As described above, in the present invention, the bracket 10 is manufactured by the 3D printing apparatus using the thermoplastic synthetic resin having human body compatibility, and the slots of the head 30 are firstly formed on both sides of the head 30. Since the slot 40 and the second slot 50 are configured to be duplex side by side, by double-installing the calibration wire 60 to be inserted into the slot, it is possible to disperse the required calibration force in half, so that the synthetic resin produced by the 3D printer In the case of brackets, it is possible to fully support the corrective force.

In addition, if necessary, as shown in the second slot 50 of FIGS. 1 to 4, the cutout part 31 may be manufactured as a cardiac slot in which the cutout part is formed, and the cutout part 31 to insert the calibration wire 60 into the slot. When it is pushed in, the bombardment piece 32 is expanded and the wire 60 is simply inserted into the second slot 50 through the cutout 31. When the wire 60 is fitted, the burnt piece 32 is rolled back. As the cutout 31 is narrowed again, the separation of the wire 60 is prevented.

In addition, the first and

second slots

40 and 50 are configured side by side on both sides of the center of the head 30, and the wires 60 are doublely installed in the first and

second slots

40 and 50 so as to be appropriate. Since the orthodontic force is given, the orthodontic force can be transferred to the distorted tooth 70 even with the circular wire 60.

An open slot such as the first slot 40 may be used by selecting a circular wire or a square wire.

In addition, by making the contact surface 21 of the base 20 to be the same as the surface shape of the tooth 70 of the subject, it is possible to minimize the foreign matter when the bracket 10 is attached, as well as to expect a firm adhesiveness.
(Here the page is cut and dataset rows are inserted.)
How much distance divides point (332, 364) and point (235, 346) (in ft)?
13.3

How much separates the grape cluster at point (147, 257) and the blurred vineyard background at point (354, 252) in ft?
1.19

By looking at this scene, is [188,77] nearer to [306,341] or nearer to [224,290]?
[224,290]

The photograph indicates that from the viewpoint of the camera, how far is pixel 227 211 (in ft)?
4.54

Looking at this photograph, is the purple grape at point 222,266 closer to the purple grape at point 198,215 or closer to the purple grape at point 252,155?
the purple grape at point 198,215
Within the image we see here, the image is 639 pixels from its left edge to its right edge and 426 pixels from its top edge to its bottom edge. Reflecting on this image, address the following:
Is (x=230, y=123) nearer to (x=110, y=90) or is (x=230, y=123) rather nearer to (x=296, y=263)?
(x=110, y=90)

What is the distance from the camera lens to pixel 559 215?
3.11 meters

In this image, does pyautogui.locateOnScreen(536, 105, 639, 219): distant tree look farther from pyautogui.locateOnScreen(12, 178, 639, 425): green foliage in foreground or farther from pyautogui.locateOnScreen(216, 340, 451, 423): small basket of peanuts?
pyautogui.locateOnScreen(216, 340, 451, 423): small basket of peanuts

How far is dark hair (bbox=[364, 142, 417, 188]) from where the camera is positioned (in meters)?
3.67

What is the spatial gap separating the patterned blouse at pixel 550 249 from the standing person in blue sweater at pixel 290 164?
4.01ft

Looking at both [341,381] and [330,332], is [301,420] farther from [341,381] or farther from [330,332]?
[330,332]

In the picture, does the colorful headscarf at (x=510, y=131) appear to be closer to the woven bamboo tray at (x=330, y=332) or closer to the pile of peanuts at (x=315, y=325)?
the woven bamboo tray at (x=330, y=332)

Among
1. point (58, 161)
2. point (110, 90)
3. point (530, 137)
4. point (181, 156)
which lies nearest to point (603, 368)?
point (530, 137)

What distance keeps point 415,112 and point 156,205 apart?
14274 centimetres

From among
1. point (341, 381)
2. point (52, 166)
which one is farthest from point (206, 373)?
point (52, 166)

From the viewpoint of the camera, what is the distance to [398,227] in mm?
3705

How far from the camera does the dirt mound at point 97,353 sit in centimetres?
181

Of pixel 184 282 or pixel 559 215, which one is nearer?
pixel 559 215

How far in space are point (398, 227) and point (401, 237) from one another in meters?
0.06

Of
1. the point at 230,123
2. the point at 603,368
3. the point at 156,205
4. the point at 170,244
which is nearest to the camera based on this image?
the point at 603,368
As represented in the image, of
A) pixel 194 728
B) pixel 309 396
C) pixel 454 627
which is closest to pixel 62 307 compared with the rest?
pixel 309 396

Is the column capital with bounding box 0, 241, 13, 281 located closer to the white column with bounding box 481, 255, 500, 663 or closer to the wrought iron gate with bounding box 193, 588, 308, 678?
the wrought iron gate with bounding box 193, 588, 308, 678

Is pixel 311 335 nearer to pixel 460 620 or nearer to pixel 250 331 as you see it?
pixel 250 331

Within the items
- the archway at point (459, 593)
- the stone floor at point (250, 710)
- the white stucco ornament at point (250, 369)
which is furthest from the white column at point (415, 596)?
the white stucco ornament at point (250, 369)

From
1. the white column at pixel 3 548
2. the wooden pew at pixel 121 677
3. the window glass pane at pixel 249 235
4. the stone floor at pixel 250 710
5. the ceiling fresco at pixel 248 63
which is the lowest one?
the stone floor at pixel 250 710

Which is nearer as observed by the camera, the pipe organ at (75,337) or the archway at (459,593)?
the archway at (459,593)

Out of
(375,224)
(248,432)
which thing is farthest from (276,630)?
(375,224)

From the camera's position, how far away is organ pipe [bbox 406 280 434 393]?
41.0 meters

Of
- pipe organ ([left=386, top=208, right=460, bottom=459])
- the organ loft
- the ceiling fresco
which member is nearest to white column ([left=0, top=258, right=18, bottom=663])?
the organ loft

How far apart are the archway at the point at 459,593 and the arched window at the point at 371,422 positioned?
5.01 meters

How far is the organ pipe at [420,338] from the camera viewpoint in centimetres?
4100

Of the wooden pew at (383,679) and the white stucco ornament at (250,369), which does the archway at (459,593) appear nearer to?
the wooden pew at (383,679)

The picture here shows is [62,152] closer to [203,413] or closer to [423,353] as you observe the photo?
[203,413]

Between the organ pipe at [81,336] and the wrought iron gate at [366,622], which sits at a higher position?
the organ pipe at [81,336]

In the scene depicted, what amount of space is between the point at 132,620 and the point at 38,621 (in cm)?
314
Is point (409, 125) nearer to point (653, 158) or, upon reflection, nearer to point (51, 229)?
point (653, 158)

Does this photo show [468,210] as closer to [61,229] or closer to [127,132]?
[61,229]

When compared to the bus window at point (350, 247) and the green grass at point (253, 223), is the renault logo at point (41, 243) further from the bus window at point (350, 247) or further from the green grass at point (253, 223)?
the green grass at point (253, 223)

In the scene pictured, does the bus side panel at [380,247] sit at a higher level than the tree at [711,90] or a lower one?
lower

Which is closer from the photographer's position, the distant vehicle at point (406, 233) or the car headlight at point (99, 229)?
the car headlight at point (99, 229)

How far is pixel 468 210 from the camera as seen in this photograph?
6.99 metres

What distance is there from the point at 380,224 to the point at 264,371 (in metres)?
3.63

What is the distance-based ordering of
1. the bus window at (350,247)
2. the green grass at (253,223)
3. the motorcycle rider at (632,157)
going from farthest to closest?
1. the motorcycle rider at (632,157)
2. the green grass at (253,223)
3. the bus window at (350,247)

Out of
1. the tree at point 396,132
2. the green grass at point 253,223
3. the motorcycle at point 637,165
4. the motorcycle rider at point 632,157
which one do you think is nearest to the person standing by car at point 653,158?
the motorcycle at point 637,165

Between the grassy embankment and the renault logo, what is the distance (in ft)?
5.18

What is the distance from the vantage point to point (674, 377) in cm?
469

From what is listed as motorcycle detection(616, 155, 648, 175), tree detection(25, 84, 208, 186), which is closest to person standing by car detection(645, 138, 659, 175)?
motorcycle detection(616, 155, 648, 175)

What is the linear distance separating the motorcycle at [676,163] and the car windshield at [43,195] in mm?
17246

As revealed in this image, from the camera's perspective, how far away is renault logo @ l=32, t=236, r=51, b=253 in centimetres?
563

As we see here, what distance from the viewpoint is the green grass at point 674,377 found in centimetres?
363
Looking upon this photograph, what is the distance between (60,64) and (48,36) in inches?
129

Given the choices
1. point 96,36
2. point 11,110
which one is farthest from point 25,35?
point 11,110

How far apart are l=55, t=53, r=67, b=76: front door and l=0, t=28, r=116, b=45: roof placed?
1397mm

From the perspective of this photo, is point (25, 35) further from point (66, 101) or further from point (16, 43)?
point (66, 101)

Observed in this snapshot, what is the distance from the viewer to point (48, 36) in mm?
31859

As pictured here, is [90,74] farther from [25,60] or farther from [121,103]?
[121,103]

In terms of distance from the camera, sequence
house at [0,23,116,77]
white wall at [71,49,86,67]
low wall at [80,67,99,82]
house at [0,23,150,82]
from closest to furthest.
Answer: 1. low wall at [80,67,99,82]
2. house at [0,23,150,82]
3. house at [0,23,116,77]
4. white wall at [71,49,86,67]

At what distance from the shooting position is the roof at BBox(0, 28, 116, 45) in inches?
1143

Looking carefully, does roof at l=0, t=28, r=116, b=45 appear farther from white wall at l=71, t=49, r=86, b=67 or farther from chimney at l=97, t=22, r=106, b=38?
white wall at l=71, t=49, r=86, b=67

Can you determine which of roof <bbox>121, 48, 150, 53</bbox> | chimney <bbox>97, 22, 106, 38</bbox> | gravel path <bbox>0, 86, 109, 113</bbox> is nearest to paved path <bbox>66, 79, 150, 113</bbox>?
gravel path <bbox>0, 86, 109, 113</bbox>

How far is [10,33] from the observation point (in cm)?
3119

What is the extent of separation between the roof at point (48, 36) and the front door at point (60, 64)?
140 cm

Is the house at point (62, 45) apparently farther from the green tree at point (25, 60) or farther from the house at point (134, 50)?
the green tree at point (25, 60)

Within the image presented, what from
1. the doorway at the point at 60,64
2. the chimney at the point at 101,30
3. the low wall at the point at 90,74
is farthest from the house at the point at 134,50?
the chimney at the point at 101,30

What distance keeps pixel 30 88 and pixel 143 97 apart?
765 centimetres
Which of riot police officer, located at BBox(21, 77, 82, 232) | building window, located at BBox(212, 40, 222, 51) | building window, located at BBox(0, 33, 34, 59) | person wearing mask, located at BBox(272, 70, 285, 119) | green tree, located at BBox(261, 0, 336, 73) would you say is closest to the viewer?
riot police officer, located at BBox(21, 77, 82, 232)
Orthodontic bracket 10 to be provided in the present invention is applicable to both the inner and outer sides, that is, lingual and labial side of the tooth (70).

Claims

In manufacturing the orthodontic bracket consisting of the base and the head with a 3D printer using a thermoplastic synthetic resin having a human body, the slot 30 in the head 30 is configured as a double, on both sides based on the center of the head 30 3D printer characterized in that the first slot 40 and the second slot 50 is configured, and the calibration wire 60 can be installed in the first and second slots 40 and 50 in a double manner. Double slot orthodontic bracket using
According to claim 1, In the slot of any one of the first slot 40 and the second slot (50) formed in the head 30, a cut portion 31 formed narrower than the inner diameter is formed, the cut portion (31) is a double slot orthodontic bracket using a 3D printer, characterized in that it can be expanded by the finger piece (32).
The method of claim 1, wherein the first slot 40 and the second slot (50) formed in the head is formed to have a cutout portion 31 formed narrower than the inner diameter of the slot, the cutout portion 31 is a finger piece ( 32) A dual slot orthodontic bracket using a 3D printer, characterized in that it can be expanded by.